> **YOUR OBJECTIVE**
Show every line from the data below that includes "Black".

(Dataset entries)
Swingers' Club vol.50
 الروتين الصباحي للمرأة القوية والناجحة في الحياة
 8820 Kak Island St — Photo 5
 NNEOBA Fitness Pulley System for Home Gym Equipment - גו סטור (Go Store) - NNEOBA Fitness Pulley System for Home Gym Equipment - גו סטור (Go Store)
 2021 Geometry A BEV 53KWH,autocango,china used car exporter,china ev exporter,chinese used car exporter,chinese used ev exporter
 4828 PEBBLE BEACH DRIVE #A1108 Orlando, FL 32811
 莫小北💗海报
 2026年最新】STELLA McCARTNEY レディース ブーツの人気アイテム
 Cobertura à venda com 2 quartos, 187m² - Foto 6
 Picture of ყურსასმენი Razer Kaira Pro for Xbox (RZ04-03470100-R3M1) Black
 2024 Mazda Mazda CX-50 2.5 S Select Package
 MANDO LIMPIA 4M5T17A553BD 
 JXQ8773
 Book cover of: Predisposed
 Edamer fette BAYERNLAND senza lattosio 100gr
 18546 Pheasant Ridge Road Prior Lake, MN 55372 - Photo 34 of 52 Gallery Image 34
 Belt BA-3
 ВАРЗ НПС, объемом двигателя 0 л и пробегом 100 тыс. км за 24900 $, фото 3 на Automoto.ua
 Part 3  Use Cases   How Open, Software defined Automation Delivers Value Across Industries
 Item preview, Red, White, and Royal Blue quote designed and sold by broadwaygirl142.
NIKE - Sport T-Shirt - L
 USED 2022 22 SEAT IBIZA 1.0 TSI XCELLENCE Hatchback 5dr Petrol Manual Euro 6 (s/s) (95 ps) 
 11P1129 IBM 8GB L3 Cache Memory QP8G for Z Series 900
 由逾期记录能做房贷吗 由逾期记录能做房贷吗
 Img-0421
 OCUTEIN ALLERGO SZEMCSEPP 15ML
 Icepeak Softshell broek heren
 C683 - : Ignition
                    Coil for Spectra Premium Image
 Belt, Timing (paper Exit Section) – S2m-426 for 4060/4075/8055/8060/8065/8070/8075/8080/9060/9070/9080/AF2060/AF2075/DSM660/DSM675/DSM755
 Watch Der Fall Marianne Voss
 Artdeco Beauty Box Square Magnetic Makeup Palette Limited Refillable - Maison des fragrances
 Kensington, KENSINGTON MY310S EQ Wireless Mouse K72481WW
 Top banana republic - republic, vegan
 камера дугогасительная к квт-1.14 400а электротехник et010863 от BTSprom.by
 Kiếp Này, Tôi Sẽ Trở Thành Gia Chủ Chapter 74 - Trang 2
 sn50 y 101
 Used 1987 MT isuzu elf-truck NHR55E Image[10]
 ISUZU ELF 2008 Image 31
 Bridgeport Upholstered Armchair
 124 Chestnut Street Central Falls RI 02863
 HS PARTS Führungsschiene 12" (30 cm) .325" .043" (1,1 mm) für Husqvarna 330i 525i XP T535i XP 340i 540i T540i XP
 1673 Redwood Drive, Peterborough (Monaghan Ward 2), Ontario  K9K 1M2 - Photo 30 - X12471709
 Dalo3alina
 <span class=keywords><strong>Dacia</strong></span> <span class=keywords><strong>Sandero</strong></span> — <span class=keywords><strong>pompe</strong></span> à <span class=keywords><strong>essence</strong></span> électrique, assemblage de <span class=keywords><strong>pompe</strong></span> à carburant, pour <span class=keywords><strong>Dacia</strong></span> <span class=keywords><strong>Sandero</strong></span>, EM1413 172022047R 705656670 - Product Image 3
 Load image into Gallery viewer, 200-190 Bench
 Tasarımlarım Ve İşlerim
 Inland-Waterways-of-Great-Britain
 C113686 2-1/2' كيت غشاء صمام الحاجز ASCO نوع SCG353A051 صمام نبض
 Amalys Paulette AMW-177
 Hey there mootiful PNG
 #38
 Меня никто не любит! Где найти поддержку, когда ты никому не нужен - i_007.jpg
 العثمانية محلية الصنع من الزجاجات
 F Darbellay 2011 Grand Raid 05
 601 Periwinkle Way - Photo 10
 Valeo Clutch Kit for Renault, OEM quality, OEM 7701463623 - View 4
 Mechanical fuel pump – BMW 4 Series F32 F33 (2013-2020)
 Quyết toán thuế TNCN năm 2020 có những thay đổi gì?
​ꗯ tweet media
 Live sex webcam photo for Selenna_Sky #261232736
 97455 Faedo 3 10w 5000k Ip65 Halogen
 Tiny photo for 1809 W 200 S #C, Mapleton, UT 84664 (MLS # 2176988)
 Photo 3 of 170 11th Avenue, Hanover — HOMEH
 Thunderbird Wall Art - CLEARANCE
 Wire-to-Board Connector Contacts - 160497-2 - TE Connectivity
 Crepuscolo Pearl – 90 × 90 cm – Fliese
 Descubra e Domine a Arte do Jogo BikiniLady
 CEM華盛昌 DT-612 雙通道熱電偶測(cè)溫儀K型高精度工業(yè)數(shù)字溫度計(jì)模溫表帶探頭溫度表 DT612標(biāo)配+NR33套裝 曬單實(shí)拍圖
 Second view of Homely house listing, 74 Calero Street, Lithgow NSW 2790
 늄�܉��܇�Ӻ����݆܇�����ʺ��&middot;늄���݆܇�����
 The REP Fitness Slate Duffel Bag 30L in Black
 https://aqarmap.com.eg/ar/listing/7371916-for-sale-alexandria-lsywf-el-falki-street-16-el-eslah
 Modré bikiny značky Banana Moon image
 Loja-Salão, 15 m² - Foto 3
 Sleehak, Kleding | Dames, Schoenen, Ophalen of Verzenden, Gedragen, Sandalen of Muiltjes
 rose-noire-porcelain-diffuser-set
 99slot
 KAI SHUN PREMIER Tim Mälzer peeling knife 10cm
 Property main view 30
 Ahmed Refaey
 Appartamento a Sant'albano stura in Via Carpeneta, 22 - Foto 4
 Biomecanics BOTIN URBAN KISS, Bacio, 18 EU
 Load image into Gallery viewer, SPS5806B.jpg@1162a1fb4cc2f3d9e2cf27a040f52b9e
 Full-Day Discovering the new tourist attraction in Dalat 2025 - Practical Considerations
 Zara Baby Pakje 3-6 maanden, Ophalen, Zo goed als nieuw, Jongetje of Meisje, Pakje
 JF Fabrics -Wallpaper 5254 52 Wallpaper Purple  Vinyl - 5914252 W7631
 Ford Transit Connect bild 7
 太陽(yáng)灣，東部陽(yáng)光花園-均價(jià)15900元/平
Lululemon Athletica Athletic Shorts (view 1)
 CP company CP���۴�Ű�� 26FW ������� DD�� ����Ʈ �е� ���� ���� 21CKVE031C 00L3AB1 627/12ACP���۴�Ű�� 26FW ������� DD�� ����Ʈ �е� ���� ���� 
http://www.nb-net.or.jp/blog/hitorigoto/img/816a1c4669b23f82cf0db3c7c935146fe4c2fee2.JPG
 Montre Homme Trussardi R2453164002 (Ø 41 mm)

> **TASK OUTPUT**
 Picture of ყურსასმენი Razer Kaira Pro for Xbox (RZ04-03470100-R3M1) Black
 The REP Fitness Slate Duffel Bag 30L in Black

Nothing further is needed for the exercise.